В ‘историософии’ Б. Пильняка, таким образом, мирно уживаются: мужицкий анархизм, большевизм 18-го года и своеобразное революционное славянофильство, и народничество. Слабая сторона этой ‘историософии’ легко обнаруживается, как только мы обратимся к перво-истокам, ее питающим. Прежде всего явственно звучит разочарование в западно-европейской буржуазной культуре:
‘Я много был за границей, и мне было сиротливо там. Люди в котелках, сюртуки, смокинги, фраки, трамваи, автобусы, метро, небоскребы, лоск, блеск, отели со всяческими удобствами, с ресторанами, барами, ваннами, с тончайшим бельем, — с ночной женской прислугой, которая приходит совершенно открыто удовлетворять неестественные мужские потребности, — и какое социальное неравенство, какое мещанство нравов и правил! И каждый рабочий мечтает об акциях, и крестьянин. И все мертво, сплошная механика, техника, комфортабельность. Путь к европейской культуре шел к войне… Механическая культура забыла о культуре духа, духовной… Европейская культура — путь в тупик’.

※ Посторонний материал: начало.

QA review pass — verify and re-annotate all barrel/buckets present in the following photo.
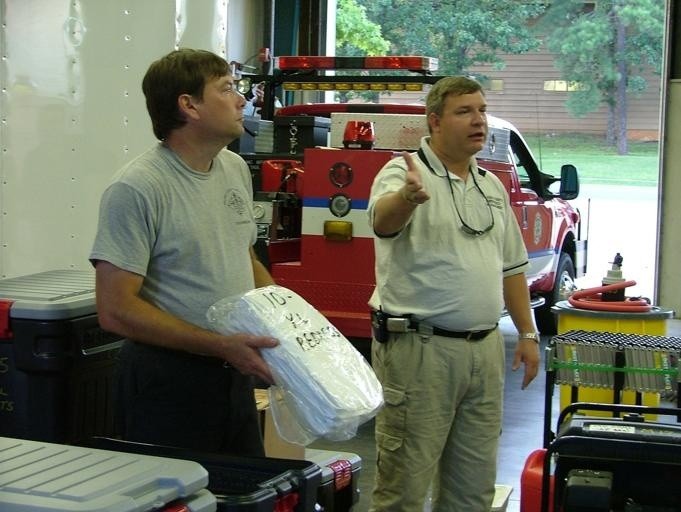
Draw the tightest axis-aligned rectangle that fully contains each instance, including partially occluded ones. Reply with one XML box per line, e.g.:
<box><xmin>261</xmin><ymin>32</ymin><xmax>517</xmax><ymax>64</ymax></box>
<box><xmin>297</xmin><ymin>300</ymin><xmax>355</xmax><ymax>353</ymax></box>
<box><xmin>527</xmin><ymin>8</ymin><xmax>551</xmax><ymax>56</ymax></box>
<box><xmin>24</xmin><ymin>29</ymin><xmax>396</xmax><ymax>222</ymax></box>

Это говорит Глеб (‘Голый год’), но в контексте иных художественных вещей Б. Пильняка совершенно очевидно, что устами Глеба говорит сам автор.
Европейская буржуазная культура зашла в тупик. Это так. Она — сплошная механика. В значительной мере верно. Но были лучшие времена: Кант, Гегель, Маркс, Шиллер, Гете, Ибсен — нужно ли перечислять имена всех, обогативших сокровищницы именно человеческого духа! Да и сейчас можно ли сказать, что ‘все мертво’? Буржуазная культура на Западе обладает еще большой силой сопротивляемости и в области духовной она еще продолжает бороться за свое господство. Культура Запада ‘на закате’, она обречена, но и в области техники, и в области духа есть огромное наследство, которое нужно воспринять новому миру, а утверждения, что ‘все мертво’, совсем не идут по линии этой преемственности. Да и победить эту культуру можно только ее оружием: сталью и бетоном. Европейское искусство падает стремительно. Но все-таки… Уэльс мечтает о стальных волшебниках, о преображении миров умом человеческим, а у нас еще бредят лешаками, русалками, лесной нежитью.
Дальше. Почему от механичности западно-европейской культуры делается этот скачок в такое глубокое прошлое, в допетровскую Русь, а не в лицо будущему смотрит автор? ‘Там’ — сплошная механика, а здесь богатство духа? Где, в чем? Песни, былины, сказки? Но, ведь, это уже не действенное, отжившее. Действенное, живое — в мечтах, преображающих мир, завоевывающих небо, земные недра, океаны. Поэзия и правда крестьянского труда, правда непосредственной жизни? Но она показана Пильняком в конце романа опять-таки с точки зрения обычаев, наговоров, любви в овинах. А тиф, голод, а вши, а покорная пассивность, а эта эпическая деловитая закупка гробов? А эта ‘скорбь, скорбь, разлитая повсюду в ‘тысячелетней’ исконной жизни’? Все тут — сплошной тупик. Никаким богатством духа тут и не пахнет. ‘Пусть в России перестанут ходить поезда, — разве нет красоты в лучине, голоде, болестях’ (Андрей). Конечно, нет. Какая красота, когда человек извивается как червь, как последняя ‘дрожащая тварь’!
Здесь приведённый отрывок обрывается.